Essentially though, right now should be a good time to get a powerful laptop for not much cash, assuming of course that the system builder knows what they're doing...
The specification for the Lenovo G505 reads like it will produce a quality experience. It may lack some of the thrills of more expensive systems, but this isn't an out-and-out budget offering, and so there are some worthwhile inclusions here that you may not have thought possible at the price.
As a case in point, there are plenty of smaller hard drives available for budget machines, but Lenovo has elected to install a 1TB drive inside the chassis. This gives you plenty of room for both work and play. Admittedly it is only a 5,400rpm model, but given that 7,200rpm 2.5-inch drives have all but disappeared, it's a reasonable enough inclusion which shows that Lenovo isn't just building to the tightest budget possible. It has also squeezed an optical drive into the chassis, which gives you more options over many Ultrabooks.
What of the processor? At this price point Intel's chips are out of reach, but this does give AMD a chance to shine. And it has been seeing some success in budget machines recently, with the aforementioned Samsung ATIV Book 9 Lite using one of AMD's latest chips. Lenovo has turned to a slightly lower member of its advanced processing unit (APU) range here, although it is one of the newer 'Jaguar' APUs - specifically the A4-5000. This is the same fundamental architecture that can be found inside the PS4and Xbox One, although to be fair, in this mobile form, this APU is more about power efficiency rather than trying to set the standard for next-generation gaming.

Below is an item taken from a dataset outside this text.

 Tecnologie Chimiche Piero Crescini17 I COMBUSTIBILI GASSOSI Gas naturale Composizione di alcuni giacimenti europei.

This APU boasts a maximum operating thermal design power (TDP) of 14 Watts, which is certainly low compared to normal mobile CPUs, and helps the G505 manage an overall battery life when playing back videos of just over four hours. There is a downside here though. The performance offered by this quad-core chip isn't going to set the world on fire - with a maximum core speed of just 1,500MHz, it doesn't pack the kind of punch that we're used to. It's no Haswell CPU, and this is proved in the benchmarks, with Cinebench and X264 both trailing Intel's Core i3 processors.
As this is an APU, it's also responsible for the graphics subsystem. AMD officially calls the GPU side of things a Radeon HD 8330, but don't be fooled too much by the seemingly cutting-edge naming convention. This is very much a low-impact subsystem, with just 128 unified shaders. It is at least based on the GCN architecture, but without the raw silicon behind it, it just can't produce the kind of performance you would want for games – even at the lowest settings it feels jerky. It's fine for work though, and handles the demands of the 1366 x 768 resolution screen well, even if the screen itself is rather lacklustre due to its poor viewing angles.
The final point on the specification list is the amount of installed memory available. At 4GB this should be a healthy amount for most applications, although the fact that Lenovo has installed this as a single stick means that the A4-5000 is operating with only half the bandwidth available, and that does affect performance notably.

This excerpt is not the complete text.